--- Selected passage ---
========================================================================

I would like to know the tax consequences of cashing out retirement
accounts when leaving an employer, rather than rolling over the funds to
another qualified account or leaving them in the employer's accounts.  I
live in New York City.  I have two accounts:

1) A 401(k) plan funded by both payroll deductions and firm match.

2) A defined-contribution pension plan funded solely by the firm.

Thank you.


John E 


 13 Apr 2007 20:46 UTCFri 13 Apr 2007 - 8:46 pm UTC 

If you cash them out, it seems fairly obvious that the lump sum payments then fall under the category of simple income.

Is there some implication I'm missing in your question, or some thought you have as to why this would not be the case?




 13 Apr 2007 21:08 UTCFri 13 Apr 2007 - 9:08 pm UTC 

I guess I forgot to state a few facts.  I am 32 years old.  The 401(k) payroll deductions were tax deferred contributions.  I'm pretty sure this means there's a penalty, which I believe is 10% but I would like verification of this.  Additionally, I believe the employer has to withhold 20% for federal tax, which would be reconciled on the year's tax return.




 14 Apr 2007 00:23 UTCSat 14 Apr 2007 - 12:23 am UTC 

Hi Nelson,

Yes, you'll have to pay 10% in federal tax and your employer will withhold 20% on that 401k.

========================================================================

--- Written problem A ---
In the forum thread on cashing out retirement accounts, what age does the person asking the question give?
--- Written problem B ---
Pick up the forum thread on cashing out retirement accounts right after its last sentence and keep writing it.

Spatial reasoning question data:
========================================================================

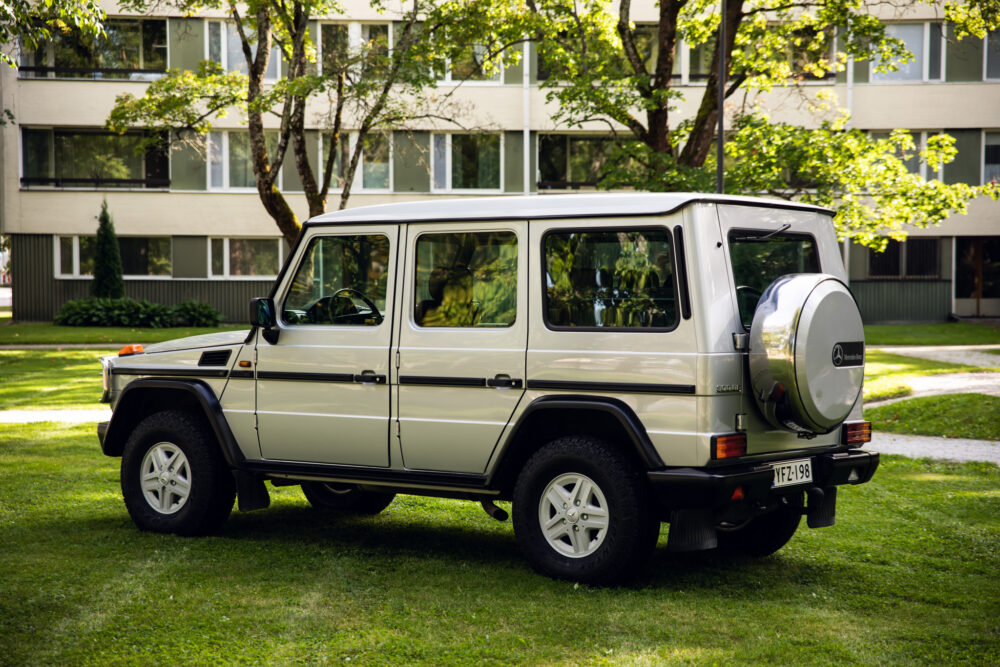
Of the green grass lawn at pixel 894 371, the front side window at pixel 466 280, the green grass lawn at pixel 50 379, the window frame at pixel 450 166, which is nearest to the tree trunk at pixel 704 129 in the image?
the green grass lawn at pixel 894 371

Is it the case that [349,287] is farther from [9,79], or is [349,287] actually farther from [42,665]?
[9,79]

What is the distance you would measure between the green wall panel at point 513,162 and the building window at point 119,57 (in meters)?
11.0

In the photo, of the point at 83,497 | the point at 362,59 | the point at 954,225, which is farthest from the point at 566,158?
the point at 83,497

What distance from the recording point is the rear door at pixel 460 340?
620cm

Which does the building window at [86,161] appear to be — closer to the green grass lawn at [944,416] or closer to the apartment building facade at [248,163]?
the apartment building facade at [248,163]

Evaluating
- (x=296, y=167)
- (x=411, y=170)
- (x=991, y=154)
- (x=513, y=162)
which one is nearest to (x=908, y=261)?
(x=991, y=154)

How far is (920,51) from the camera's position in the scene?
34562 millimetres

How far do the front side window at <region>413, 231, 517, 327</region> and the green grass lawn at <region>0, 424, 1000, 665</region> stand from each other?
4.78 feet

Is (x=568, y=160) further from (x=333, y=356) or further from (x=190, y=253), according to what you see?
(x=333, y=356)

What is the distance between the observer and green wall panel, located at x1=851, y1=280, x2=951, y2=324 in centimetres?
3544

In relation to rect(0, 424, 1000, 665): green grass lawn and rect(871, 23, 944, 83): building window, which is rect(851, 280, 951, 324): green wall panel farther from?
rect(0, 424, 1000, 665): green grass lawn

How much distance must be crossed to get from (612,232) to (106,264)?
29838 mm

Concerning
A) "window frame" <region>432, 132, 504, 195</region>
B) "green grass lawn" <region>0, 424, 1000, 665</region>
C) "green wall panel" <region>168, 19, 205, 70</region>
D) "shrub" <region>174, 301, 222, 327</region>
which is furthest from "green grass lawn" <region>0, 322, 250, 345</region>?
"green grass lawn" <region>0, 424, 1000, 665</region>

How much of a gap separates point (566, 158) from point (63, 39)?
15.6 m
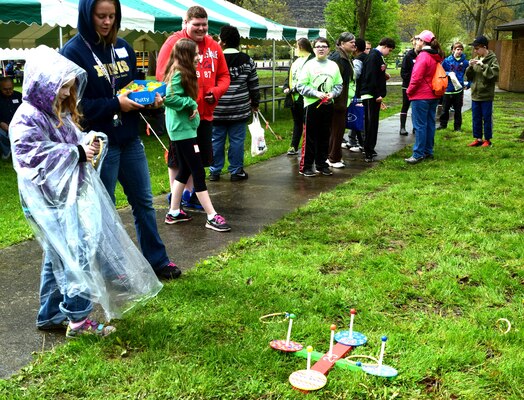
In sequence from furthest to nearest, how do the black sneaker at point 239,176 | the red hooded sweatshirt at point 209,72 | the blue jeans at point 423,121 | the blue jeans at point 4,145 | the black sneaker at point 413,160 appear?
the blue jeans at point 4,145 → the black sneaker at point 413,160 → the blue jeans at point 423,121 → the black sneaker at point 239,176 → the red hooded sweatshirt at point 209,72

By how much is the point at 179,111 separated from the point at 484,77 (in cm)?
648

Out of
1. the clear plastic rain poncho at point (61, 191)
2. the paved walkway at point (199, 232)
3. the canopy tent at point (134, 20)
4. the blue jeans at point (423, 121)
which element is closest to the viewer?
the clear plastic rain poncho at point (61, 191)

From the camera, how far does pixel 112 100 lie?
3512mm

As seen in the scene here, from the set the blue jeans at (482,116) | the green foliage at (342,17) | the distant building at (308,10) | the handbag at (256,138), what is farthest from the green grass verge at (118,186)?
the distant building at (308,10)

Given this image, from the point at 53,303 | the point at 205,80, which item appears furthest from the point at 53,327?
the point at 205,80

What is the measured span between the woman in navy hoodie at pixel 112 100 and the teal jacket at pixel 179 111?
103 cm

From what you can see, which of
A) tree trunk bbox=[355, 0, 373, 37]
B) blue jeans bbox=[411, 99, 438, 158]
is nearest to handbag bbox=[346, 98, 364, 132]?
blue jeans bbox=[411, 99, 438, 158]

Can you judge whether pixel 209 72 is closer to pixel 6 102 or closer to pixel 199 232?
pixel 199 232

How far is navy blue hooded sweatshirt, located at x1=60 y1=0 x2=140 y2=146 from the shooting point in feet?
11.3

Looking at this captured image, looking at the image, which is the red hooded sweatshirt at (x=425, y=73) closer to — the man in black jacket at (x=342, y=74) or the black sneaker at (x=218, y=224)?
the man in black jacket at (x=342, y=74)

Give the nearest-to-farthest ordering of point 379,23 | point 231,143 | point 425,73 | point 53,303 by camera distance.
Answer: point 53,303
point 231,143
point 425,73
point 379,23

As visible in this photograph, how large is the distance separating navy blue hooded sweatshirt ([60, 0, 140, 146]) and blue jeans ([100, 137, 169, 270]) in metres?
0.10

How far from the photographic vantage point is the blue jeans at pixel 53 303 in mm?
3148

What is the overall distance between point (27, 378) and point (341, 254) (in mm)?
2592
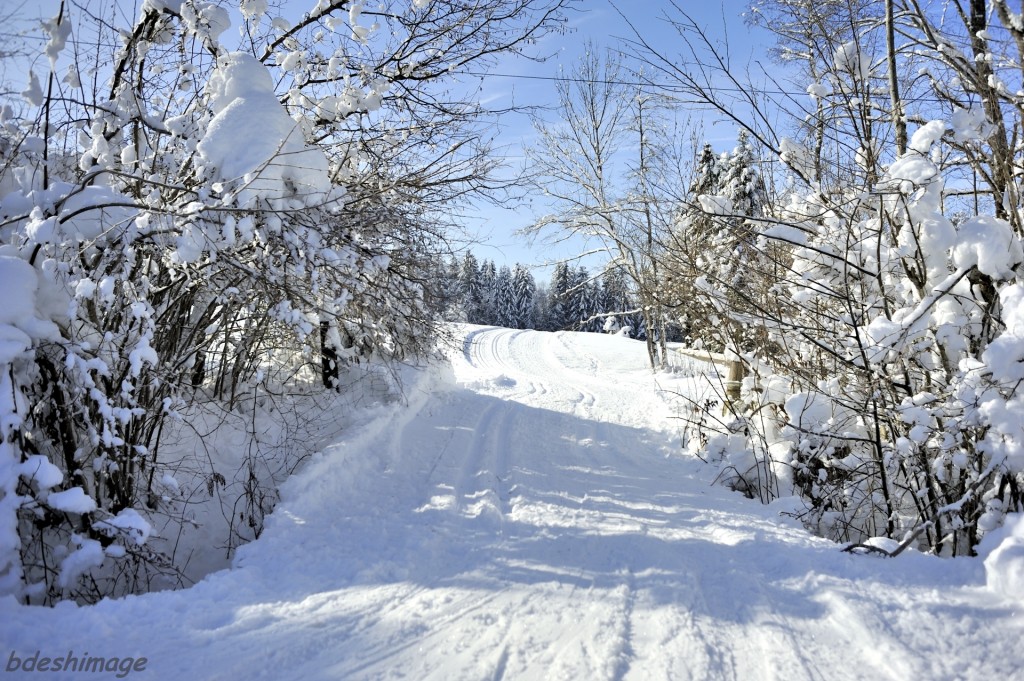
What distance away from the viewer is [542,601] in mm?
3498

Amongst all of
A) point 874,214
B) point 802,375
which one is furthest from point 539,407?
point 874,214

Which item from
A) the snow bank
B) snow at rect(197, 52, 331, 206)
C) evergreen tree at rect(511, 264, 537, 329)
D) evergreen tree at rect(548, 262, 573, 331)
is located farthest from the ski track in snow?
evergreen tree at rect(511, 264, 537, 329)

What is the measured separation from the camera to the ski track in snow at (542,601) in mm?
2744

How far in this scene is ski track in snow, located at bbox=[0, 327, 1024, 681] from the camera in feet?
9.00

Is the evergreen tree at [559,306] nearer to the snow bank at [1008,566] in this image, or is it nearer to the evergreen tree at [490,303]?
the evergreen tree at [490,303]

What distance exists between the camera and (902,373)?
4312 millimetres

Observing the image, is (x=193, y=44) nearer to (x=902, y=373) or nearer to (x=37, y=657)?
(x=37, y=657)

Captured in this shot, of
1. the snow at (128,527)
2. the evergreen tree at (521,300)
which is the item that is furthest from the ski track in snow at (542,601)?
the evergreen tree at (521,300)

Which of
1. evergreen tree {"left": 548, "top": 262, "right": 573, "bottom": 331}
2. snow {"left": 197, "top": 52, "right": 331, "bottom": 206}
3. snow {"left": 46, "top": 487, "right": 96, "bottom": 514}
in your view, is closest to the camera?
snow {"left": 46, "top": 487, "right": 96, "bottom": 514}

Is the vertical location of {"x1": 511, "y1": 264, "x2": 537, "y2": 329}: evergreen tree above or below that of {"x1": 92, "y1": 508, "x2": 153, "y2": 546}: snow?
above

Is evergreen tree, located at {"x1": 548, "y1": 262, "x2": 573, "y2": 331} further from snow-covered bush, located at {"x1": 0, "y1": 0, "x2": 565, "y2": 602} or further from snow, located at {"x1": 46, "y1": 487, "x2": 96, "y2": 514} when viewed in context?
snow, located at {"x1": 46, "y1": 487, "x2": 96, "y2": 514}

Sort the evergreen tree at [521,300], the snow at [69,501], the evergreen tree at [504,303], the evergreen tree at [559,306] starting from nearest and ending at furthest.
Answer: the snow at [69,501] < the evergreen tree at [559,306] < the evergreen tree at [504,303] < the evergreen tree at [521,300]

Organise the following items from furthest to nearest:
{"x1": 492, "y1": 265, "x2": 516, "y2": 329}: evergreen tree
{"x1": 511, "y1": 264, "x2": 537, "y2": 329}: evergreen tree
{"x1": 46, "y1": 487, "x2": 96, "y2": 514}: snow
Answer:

========================================================================

--- Task result A ---
32 years old.

--- Task result B ---
Unless you're in desperate need of that cash, you should either leave it in your current employer's plan (unless you're leaving to take another job and the employer you're leaving doesn't allow that, or your 401k is under $5,000);or roll over that money into other retirement investments, like IRAs.

Otherwise, unless you qualify for a few very specific hardship tax exemptions, you'll be facing considerable tax expenses.

See the IRS's page on early distribution from 401ks:

The IRS:

"I changed jobs and my old employer sent me a check for my 401(k) money withholding 20% for Federal Income Tax. I rolled over the distribution to my 401(k) plan at my current employer within 60 days. Since money was withheld from the 401(k) distribution, do I have to include that money as income?

"If the amount rolled over was the net amount, that is, the amount of the distribution less the tax withheld, then the 20% withholding amount not rolled over is included in gross taxable income and may be subject to a 10 percent additional tax on early distributions from qualified retirement plans. Use Form 5329 (PDF), Additional Taxes on Other Qualified Plans (including IRA's), and Other Tax-Favored Accounts, to report the penalty.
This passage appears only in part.